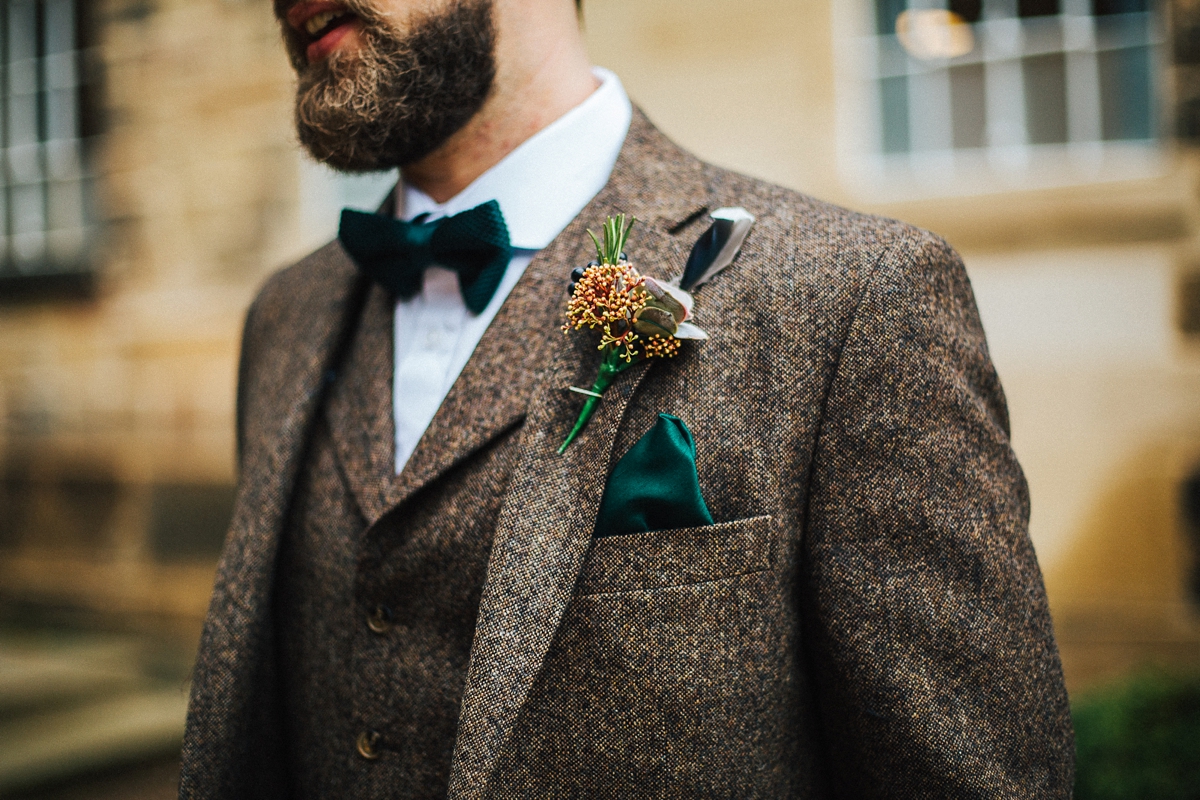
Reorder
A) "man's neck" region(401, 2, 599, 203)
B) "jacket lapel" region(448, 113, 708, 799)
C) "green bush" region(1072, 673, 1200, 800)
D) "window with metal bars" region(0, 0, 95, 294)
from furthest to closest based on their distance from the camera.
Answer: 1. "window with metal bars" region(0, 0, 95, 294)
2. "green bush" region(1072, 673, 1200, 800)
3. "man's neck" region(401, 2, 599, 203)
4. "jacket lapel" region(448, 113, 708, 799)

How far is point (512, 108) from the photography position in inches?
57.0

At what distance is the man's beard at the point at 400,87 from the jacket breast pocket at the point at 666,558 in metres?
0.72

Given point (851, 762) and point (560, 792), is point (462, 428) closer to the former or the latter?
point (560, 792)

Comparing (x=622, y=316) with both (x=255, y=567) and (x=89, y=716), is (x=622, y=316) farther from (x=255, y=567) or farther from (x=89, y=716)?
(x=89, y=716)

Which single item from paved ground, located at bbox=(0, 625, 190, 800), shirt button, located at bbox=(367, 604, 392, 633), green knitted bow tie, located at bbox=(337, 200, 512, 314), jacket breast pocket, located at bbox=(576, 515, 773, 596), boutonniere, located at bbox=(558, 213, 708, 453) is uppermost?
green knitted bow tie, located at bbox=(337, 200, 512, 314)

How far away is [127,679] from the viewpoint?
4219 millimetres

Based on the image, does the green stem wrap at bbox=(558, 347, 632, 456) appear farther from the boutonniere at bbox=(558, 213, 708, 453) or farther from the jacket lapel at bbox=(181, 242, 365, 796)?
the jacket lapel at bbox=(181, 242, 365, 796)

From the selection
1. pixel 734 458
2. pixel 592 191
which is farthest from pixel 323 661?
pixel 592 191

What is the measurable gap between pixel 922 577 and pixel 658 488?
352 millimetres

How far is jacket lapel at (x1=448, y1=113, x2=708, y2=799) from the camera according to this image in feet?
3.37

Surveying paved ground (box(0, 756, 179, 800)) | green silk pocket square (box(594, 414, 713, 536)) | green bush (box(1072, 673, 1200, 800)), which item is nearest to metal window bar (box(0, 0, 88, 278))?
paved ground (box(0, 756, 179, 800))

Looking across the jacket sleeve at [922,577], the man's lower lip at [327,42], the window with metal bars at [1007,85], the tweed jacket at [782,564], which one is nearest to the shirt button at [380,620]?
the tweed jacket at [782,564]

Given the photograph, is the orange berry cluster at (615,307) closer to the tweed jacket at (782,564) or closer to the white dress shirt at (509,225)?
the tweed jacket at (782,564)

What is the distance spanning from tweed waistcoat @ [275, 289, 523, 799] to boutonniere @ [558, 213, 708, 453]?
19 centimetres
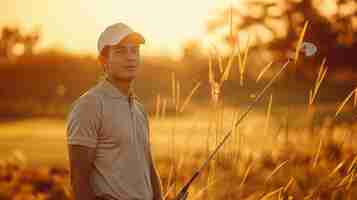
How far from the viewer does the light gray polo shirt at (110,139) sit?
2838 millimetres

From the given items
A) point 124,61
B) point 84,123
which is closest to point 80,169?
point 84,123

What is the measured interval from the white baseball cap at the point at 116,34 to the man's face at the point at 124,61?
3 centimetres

■ **WORK TO COMPLETE**: Reproduce all of the data above word for word, but leave out the picture markers.

■ **SOLUTION FOR THIS TASK**:
Reorder
A) "man's neck" region(401, 2, 599, 203)
B) "jacket lapel" region(448, 113, 708, 799)
C) "green bush" region(1072, 673, 1200, 800)
D) "window with metal bars" region(0, 0, 95, 294)
from furthest to closest based on their distance from the camera.
Answer: 1. "window with metal bars" region(0, 0, 95, 294)
2. "green bush" region(1072, 673, 1200, 800)
3. "man's neck" region(401, 2, 599, 203)
4. "jacket lapel" region(448, 113, 708, 799)

How far is point (512, 108) from the photography position in inches?
57.0

At what distance is the man's beard at the point at 400,87 from the jacket breast pocket at the point at 666,558 in metres?
0.72

Given point (851, 762) and point (560, 792), is point (462, 428) closer to the former or the latter?
point (560, 792)

Comparing (x=622, y=316) with both (x=255, y=567) and (x=89, y=716), is (x=622, y=316) farther from (x=255, y=567) or farther from (x=89, y=716)?
(x=89, y=716)

Which single item from paved ground, located at bbox=(0, 625, 190, 800), shirt button, located at bbox=(367, 604, 392, 633), green knitted bow tie, located at bbox=(337, 200, 512, 314), jacket breast pocket, located at bbox=(576, 515, 773, 596), boutonniere, located at bbox=(558, 213, 708, 453) is uppermost?
green knitted bow tie, located at bbox=(337, 200, 512, 314)

How far away is [127,679] from the viewpoint?
4219 millimetres

Based on the image, does the green stem wrap at bbox=(558, 347, 632, 456) appear farther from the boutonniere at bbox=(558, 213, 708, 453) or farther from the jacket lapel at bbox=(181, 242, 365, 796)?
the jacket lapel at bbox=(181, 242, 365, 796)

From the selection
1. pixel 734 458
2. pixel 592 191
which is farthest from pixel 323 661?
pixel 592 191

What is the measurable gap between pixel 922 577 and pixel 658 488?
352 millimetres

How far is jacket lapel at (x1=448, y1=113, x2=708, y2=799) from the camera according to this image in feet?
3.37

Surveying paved ground (box(0, 756, 179, 800)) | green silk pocket square (box(594, 414, 713, 536)) | green bush (box(1072, 673, 1200, 800)), which item is nearest to metal window bar (box(0, 0, 88, 278))?
paved ground (box(0, 756, 179, 800))

Looking across the jacket sleeve at [922,577], the man's lower lip at [327,42], the window with metal bars at [1007,85], the tweed jacket at [782,564], which one is nearest to the shirt button at [380,620]?
the tweed jacket at [782,564]

Given the photograph, is the orange berry cluster at (615,307) closer to the tweed jacket at (782,564) or closer to the white dress shirt at (509,225)?
the tweed jacket at (782,564)

What is the distance spanning from tweed waistcoat @ [275, 289, 523, 799] to boutonniere @ [558, 213, 708, 453]?
19 centimetres
How far from the viewer does the light gray polo shirt at (110,139) sit?
2838 millimetres

From the given items
A) point 124,61
B) point 84,123
which is closest to point 80,169?
point 84,123

What is the measured interval from the white baseball cap at the point at 116,34 to the man's face at the point at 124,61?
3 centimetres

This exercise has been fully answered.